Increase your trustworthiness as a leader

Instructions

  1. Evaluate your current level of trustworthiness.
    Examine how open your followers are with you. Do they openly share even negative opinions with you? Do they let you know what’s going on in their areas of responsibility? If not, they may not trust your character. Also, examine how much responsibility your colleagues and leader entrust to you. If you regularly carry weighty responsibilities, that’s a good sign you’re trustworthy. If not, you need to determine whether they doubt your competence or character.

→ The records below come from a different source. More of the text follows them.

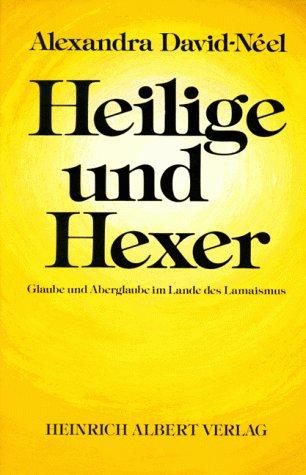 Heilige und Hexer. Glaube und Aberglaube im Lande des Lamaismus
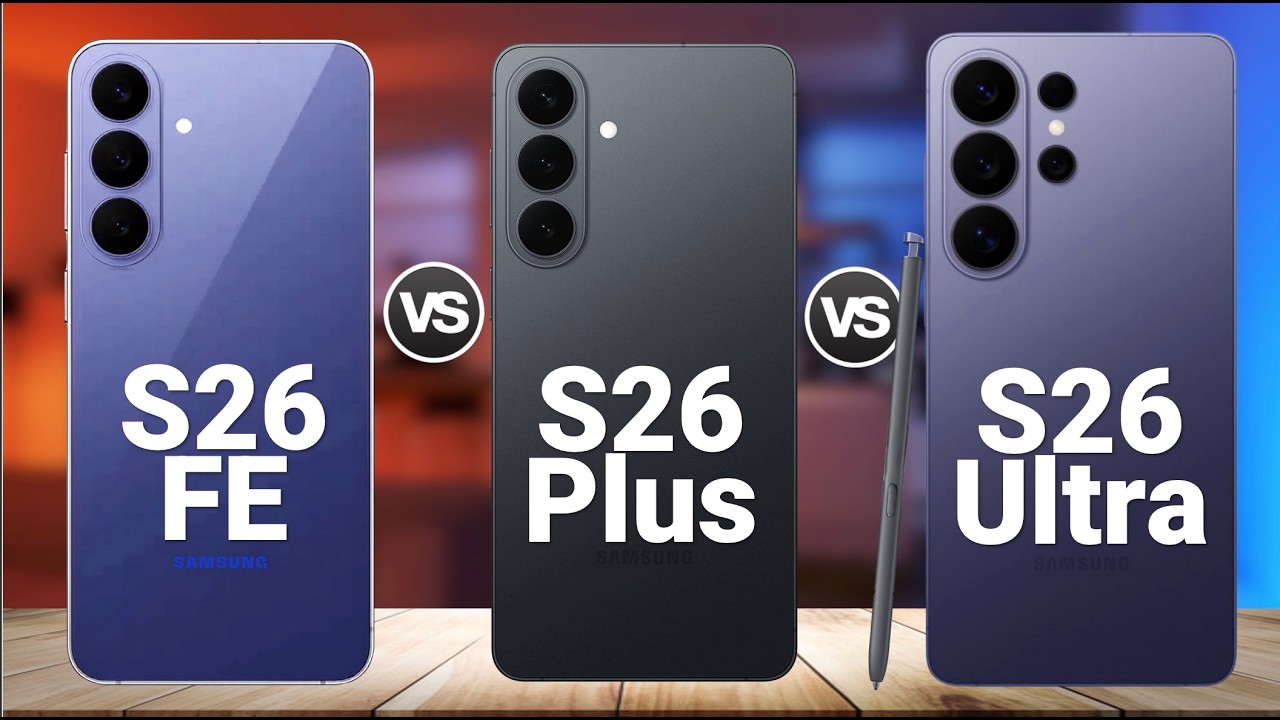 Samsung Galaxy S26 FE vs S26 Plus vs S26 Ultra | Biggest Differences!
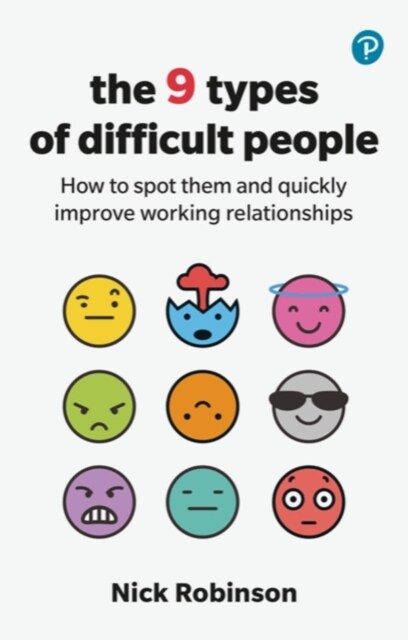 The 9 Types of Difficult People: How to spot them and quickly improve working relationships (Paperback)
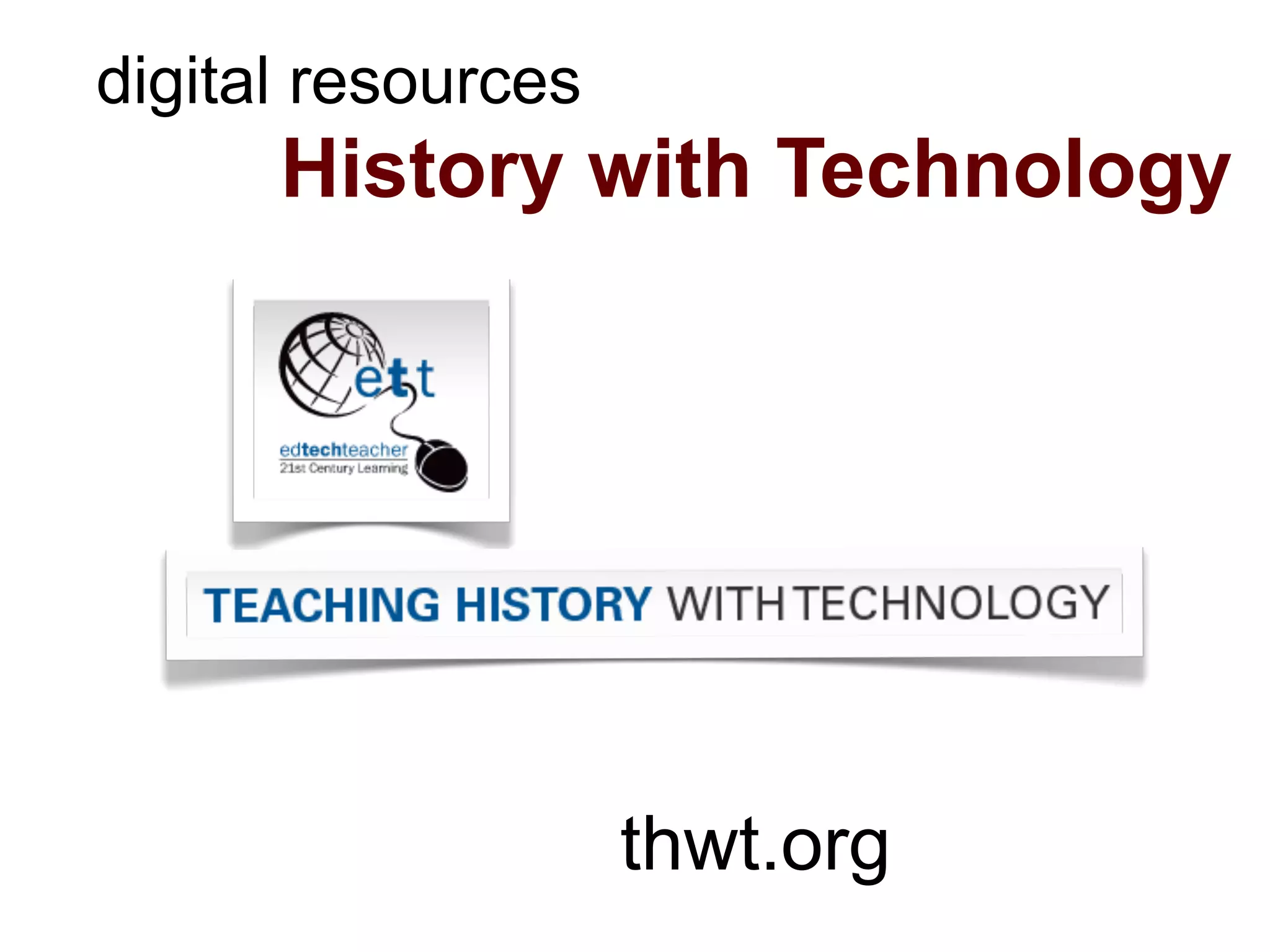 digital resources
      History with Technology




                    thwt.org
 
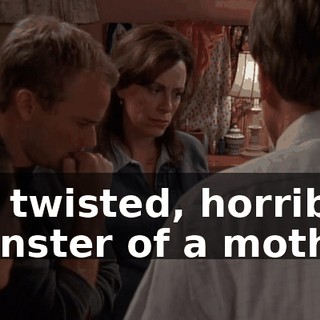 My twisted, horrible monster of a mother.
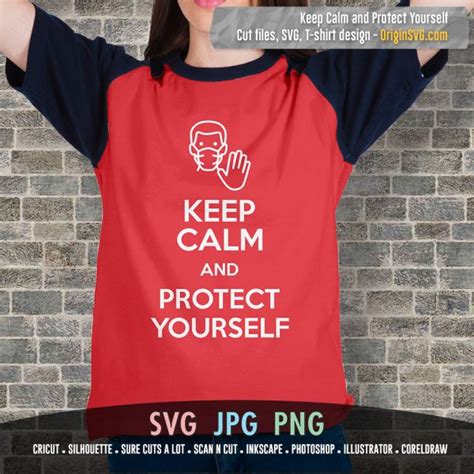 Keep Calm And Protect Yourself Stencil Cut Files Wall Decor T Shirt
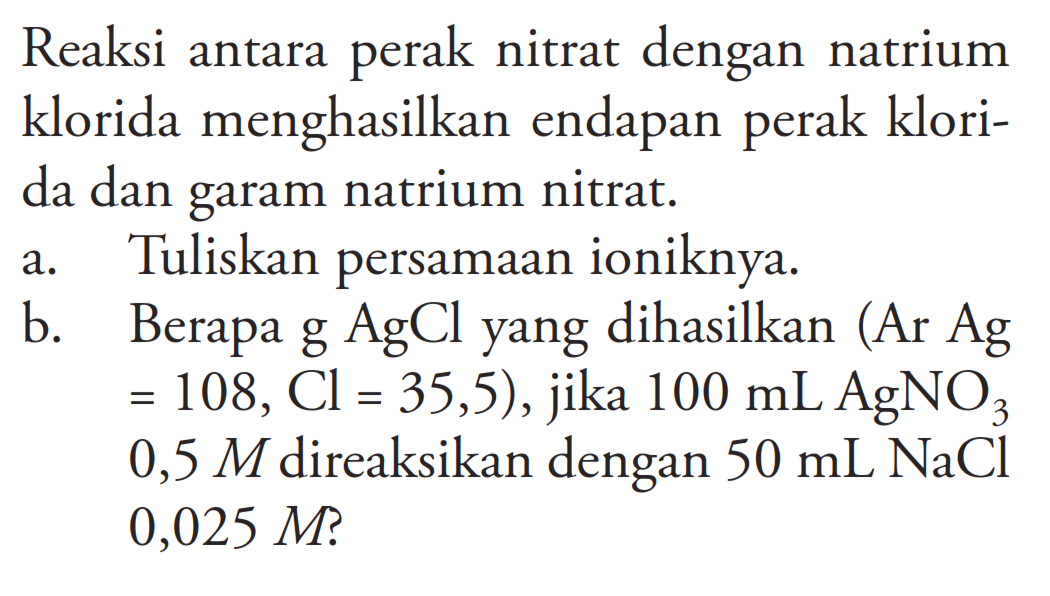 Reaksi antara perak nitrat dengan natrium klorida menghasilkan endapan perak klorida dan garam natrium nitrat.a. Tuliskan persamaan ioniknya.b. Berapa  g AgCl  yang dihasilkan (Ar  Ag   =108, Cl=35,5) , jika  100 mL AgNO3   0,5 M  direaksikan dengan  50 mL NaCl   0,025 M  ?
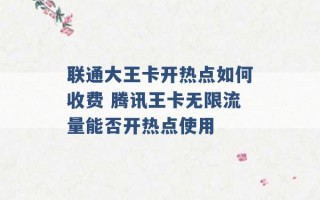 联通大王卡开热点如何收费 腾讯王卡无限流量能否开热点使用 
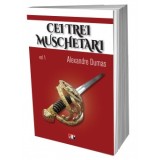Cei trei muschetari 01/2 ilustrat - Alexandre Dumas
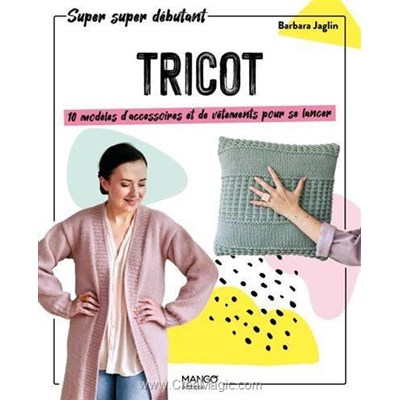 Livre Tricot - 10 modeles d'accessoires et de vetements pour se lancer - Librairie Créative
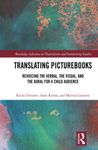 Translating Picturebooks: Revoicing the Verbal, the Visual and the Aural for a Child Audience (Routledge Advances in Translation and Interpreting Studies)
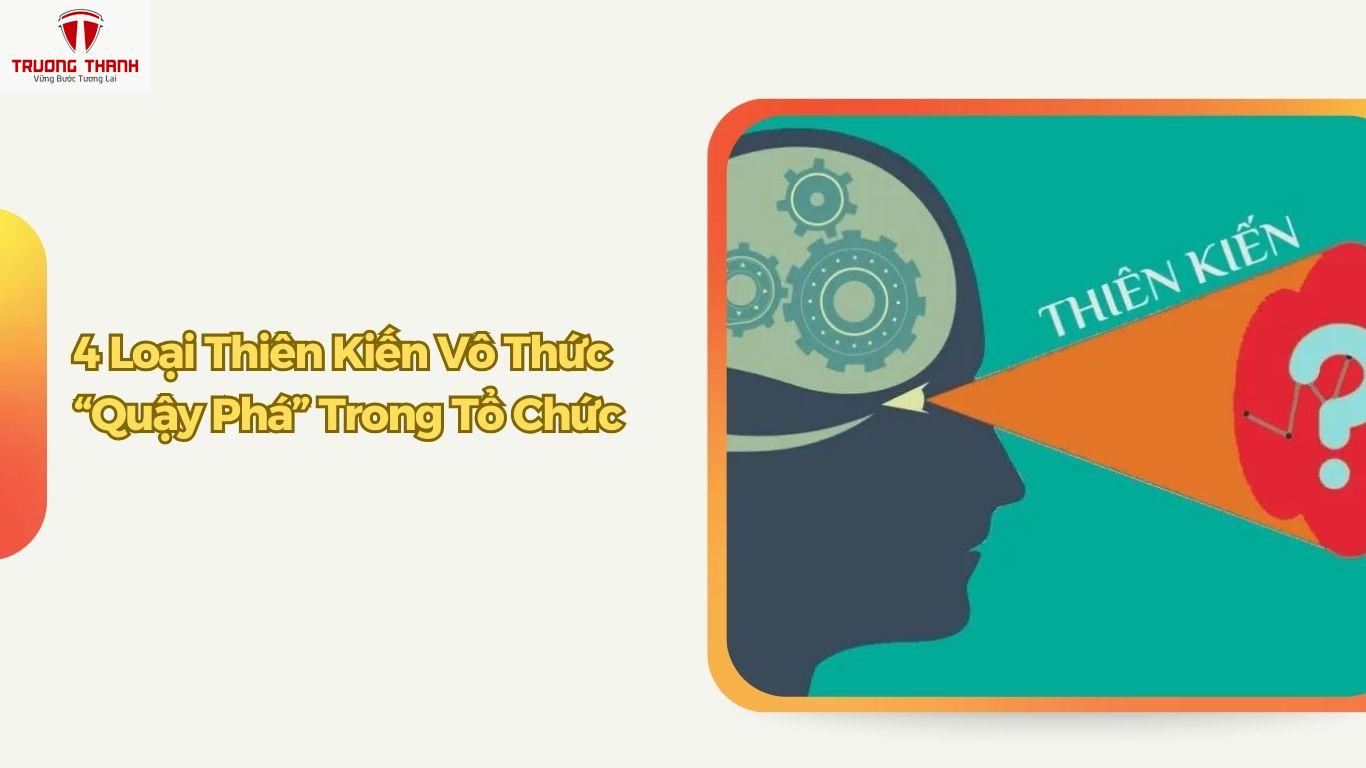 Thiên Kiến Vô Thức Là Gì? 4 Loại Thiên Kiến Vô Thức “Quậy Phá” Trong Tổ Chức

  2. Develop your character.
    Focus on your: integrity, authenticity, and discipline. To develop your integrity, make a commitment to yourself to be scrupulously honest. Be truthful even when it hurts. To develop authenticity, be yourself with everyone. Avoid playing politics or pretending to be anything you’re not. To strengthen your discipline, do the right things every day regardless of how you feel.
  3. Make amends.
    If you’ve broken the trust of others in the past, then your leadership will always suffer until you try to make things right. First, apologize to whomever you’ve hurt or betrayed, and commit to regaining their trust. The greater the violation, the longer it’ll take. The onus isn’t on them to trust. It’s on you to earn it. And if you’ve broken trust at home, start there before working to repair professional relationships.